Chancellery Minister Wolfgang Schmidt has criticized the media coverage of the “Cum-Ex” affair about the Hamburg Warburg Bank. The impression was given that Chancellor Olaf Scholz had influenced the tax treatment of the Warburg Bank during his time as Hamburg mayor, the SPD politician told the “Cum-Ex” investigative committee of the Hamburg Parliament. The reports referred to diary entries by bank co-owner Christian Olearius about meetings with Scholz in 2016. “The fact that Olearius wrote something about Scholz’s reserved behavior was suppressed.”
During this time, he himself was a member of the Senate as State Councilor for Foreign Affairs, said Schmidt. However, he was not involved in tax matters and therefore had “no perception” of the Warburg cause and “no knowledge of discussions that the mayor held”. It was only through reporting on the mayor’s meetings with Olearius that he dealt with the subject and read “many assessments and assumptions” in the media, “but few facts”. Schmidt pointed out that no witness before the committee had confirmed that Scholz or any other SPD politician had influenced the Warburg tax case.
Schmidt believes that the fact that leading SPD politicians influenced the decisions of the tax authorities in the “Cum-Ex” affair is clear. Thousands of pages of files were viewed and many witnesses were questioned, he said. Now there is more clarity and he dares to say that the financial administration made its own decision regarding the Hamburg Warburg Bank, said the SPD politician. “One can now complain that no other decision has been made,” said Schmidt. Nevertheless, he would be happy “if we could go further and pursue those who need to be pursued”.

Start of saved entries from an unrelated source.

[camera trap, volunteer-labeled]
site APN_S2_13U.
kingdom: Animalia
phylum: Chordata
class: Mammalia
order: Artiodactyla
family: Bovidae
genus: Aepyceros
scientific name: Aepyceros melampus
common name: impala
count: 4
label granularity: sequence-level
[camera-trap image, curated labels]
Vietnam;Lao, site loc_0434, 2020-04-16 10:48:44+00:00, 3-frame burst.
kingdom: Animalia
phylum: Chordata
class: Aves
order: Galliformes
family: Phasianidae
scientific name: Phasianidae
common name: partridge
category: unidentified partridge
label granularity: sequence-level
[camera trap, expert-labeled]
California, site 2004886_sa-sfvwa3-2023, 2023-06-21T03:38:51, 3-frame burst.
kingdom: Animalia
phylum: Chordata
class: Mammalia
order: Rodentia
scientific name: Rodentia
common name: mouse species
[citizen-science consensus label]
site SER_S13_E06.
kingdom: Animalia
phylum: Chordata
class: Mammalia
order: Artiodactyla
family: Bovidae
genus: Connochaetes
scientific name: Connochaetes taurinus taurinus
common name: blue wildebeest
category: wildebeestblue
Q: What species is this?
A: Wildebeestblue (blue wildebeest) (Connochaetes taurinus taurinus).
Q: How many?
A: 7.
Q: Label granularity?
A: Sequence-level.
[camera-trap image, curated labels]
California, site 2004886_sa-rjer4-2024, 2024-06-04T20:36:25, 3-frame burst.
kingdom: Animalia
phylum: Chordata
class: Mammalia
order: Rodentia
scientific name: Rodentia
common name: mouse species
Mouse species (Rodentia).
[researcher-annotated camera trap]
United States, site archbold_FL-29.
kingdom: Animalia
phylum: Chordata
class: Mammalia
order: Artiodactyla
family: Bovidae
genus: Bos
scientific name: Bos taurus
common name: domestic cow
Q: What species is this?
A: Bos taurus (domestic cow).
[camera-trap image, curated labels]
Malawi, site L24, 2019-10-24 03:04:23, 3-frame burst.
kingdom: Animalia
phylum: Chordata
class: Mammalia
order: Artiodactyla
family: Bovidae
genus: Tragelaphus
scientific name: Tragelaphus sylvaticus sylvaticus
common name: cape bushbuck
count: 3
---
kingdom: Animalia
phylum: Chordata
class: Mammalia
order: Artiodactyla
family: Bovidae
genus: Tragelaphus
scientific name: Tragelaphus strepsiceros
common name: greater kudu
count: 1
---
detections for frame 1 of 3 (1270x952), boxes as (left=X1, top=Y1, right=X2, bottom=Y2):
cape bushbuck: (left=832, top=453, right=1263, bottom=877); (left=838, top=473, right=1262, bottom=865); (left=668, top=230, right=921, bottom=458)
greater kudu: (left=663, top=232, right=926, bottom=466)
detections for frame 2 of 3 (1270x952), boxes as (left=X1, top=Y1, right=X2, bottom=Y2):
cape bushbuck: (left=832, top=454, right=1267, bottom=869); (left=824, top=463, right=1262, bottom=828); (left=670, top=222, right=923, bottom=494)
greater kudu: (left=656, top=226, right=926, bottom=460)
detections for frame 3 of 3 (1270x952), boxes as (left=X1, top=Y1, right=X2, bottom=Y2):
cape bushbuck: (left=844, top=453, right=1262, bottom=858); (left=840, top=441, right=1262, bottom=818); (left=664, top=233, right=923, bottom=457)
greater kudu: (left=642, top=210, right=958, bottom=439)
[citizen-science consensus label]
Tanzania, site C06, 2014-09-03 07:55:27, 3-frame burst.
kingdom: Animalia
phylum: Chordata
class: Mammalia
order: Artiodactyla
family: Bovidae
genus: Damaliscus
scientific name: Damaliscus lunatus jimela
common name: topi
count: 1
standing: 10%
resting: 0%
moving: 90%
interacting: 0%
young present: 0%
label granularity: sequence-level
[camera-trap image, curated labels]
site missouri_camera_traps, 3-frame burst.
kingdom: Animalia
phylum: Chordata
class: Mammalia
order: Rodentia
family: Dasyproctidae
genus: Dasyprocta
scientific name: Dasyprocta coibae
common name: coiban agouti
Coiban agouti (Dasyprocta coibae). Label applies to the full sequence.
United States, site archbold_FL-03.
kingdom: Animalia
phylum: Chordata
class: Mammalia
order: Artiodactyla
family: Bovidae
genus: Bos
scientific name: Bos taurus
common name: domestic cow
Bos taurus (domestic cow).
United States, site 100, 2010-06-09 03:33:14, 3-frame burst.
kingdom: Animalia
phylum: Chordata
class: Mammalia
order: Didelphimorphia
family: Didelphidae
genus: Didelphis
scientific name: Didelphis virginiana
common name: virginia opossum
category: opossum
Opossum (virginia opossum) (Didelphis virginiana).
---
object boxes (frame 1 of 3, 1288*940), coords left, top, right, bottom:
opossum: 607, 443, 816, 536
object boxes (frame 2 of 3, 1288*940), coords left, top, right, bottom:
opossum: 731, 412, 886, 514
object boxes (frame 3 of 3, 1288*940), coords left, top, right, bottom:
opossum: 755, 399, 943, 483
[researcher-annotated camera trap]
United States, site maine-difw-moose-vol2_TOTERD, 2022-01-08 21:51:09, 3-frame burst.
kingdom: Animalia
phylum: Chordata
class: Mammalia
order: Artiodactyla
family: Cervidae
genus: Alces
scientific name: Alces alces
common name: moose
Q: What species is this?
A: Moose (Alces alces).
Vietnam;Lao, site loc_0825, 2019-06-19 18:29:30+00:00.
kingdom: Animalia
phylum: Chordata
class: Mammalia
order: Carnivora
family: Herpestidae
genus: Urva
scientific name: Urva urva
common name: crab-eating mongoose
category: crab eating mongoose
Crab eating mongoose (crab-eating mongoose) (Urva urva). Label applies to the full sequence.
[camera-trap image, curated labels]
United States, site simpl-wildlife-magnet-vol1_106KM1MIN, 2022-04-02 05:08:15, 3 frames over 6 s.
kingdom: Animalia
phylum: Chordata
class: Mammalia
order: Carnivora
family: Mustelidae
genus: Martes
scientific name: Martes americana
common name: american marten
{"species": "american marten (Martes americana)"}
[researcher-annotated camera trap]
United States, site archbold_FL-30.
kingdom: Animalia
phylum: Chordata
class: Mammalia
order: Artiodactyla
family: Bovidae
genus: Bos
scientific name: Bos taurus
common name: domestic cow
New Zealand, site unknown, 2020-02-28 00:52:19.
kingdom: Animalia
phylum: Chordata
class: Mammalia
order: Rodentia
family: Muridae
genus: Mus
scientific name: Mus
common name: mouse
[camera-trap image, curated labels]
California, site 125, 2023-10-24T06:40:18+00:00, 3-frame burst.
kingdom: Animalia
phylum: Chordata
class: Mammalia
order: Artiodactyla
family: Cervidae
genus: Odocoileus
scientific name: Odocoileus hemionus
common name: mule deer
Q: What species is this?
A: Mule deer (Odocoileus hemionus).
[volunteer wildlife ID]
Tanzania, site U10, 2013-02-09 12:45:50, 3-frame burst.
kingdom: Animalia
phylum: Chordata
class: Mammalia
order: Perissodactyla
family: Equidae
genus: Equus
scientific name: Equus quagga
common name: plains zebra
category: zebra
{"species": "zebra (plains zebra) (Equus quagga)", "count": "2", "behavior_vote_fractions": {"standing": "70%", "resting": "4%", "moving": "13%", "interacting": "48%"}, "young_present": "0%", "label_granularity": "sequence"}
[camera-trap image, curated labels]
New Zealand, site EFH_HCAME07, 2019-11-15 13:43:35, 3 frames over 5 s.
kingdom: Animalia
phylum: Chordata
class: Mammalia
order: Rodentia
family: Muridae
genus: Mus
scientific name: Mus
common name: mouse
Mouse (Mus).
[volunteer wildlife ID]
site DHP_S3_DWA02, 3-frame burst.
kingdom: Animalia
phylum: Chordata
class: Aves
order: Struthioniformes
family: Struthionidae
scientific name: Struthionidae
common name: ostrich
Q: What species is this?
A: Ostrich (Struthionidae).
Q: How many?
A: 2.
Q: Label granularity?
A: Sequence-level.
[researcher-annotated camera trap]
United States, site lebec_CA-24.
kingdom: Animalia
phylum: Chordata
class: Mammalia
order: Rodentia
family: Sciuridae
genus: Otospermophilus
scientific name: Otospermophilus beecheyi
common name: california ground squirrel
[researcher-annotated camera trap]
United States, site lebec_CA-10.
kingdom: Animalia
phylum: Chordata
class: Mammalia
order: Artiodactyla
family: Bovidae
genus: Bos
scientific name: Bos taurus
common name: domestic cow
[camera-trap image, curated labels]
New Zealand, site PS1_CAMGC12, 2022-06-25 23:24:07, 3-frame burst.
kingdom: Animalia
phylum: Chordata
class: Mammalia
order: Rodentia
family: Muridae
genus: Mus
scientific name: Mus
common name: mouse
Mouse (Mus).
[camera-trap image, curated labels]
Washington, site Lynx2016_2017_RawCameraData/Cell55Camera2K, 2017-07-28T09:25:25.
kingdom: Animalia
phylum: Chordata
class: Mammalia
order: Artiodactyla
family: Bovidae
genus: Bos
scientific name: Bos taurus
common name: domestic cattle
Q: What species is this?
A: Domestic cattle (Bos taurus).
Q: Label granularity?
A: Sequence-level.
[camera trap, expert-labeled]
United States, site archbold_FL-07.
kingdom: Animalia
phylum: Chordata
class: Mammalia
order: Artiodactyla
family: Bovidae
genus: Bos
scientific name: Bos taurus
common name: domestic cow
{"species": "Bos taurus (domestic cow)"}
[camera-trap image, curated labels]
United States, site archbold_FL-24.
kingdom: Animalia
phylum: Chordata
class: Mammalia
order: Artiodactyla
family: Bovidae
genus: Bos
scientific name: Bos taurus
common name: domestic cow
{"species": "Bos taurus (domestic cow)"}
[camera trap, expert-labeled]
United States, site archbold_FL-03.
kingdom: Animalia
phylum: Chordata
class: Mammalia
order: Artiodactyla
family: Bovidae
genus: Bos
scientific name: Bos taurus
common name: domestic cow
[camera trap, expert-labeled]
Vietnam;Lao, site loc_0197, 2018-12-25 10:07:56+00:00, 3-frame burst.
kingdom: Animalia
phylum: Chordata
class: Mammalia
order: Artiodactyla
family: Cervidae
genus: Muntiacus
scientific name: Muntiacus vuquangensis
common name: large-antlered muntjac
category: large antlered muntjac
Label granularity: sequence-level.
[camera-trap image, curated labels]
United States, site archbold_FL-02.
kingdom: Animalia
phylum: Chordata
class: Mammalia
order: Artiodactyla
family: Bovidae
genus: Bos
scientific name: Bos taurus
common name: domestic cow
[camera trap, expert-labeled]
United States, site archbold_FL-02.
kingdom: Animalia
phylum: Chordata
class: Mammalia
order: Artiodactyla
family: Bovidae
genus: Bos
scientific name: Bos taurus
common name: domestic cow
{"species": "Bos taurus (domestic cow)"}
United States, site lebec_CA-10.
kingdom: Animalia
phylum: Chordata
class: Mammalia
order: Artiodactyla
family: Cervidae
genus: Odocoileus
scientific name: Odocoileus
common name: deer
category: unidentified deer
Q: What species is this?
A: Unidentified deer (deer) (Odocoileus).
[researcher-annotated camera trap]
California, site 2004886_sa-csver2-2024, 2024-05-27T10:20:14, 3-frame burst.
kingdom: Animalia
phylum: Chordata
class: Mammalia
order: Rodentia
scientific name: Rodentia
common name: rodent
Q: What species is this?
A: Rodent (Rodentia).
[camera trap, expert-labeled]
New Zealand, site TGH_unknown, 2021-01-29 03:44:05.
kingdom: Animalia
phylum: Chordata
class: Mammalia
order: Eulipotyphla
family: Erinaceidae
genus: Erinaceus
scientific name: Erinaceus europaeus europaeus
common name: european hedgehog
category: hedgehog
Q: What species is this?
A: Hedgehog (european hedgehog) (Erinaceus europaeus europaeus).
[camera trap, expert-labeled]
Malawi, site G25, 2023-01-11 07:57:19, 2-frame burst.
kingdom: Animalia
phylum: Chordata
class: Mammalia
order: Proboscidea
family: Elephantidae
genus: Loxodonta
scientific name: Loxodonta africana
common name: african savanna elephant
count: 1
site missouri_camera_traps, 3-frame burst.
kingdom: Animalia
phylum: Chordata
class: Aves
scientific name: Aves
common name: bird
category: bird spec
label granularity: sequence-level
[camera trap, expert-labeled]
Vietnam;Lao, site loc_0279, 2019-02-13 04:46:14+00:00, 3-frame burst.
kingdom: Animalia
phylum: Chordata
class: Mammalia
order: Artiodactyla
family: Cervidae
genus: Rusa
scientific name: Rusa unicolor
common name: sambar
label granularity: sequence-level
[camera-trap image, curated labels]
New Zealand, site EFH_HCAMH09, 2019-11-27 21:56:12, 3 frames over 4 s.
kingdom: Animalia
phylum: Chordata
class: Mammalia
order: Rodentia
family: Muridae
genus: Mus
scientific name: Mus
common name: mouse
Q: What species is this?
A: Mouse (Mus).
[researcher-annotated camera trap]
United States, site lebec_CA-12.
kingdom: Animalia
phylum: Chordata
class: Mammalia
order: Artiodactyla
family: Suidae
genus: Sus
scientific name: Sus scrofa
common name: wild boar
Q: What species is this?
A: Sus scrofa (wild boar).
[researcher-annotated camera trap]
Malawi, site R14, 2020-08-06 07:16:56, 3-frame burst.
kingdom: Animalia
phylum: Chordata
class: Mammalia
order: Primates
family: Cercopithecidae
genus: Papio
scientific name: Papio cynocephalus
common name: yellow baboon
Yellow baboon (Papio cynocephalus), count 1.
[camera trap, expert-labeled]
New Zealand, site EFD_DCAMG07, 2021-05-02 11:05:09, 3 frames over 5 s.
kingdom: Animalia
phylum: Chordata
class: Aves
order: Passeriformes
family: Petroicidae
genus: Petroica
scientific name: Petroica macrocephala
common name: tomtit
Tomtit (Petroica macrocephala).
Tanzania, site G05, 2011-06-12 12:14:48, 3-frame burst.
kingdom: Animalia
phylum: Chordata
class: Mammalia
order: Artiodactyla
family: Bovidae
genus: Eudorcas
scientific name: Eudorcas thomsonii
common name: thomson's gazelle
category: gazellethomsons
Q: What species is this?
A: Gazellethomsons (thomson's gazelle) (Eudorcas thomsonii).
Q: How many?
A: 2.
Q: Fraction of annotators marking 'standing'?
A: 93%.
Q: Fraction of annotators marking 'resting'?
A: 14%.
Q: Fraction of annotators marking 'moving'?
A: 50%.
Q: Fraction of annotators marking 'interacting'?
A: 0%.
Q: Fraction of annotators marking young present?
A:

Schmidt is considered Scholz’s closest confidante, he has been by his side for around 20 years. Scholz also ruled out influencing two interrogations before the committee. However, he could no longer remember the content of the discussions with the bank owners.
The background to the committee is that the Hamburg tax authorities, after the meetings with the bank shareholders Christian Olearius and Max Warburg in 2016, initially let a tax reclaim of 47 million euros against the bank become statute-barred. A year later, she only raised a claim for repayment of 43 million euros under pressure from the Federal Ministry of Finance shortly before the statute of limitations began. In the case of “cum-ex” transactions, blocks of shares were shifted back and forth by several participants around the dividend record date with (“cum”) and without (“ex”) a right to a dividend. As a result, tax offices reimbursed capital gains taxes that had not been paid at all. The state suffered billions in damage.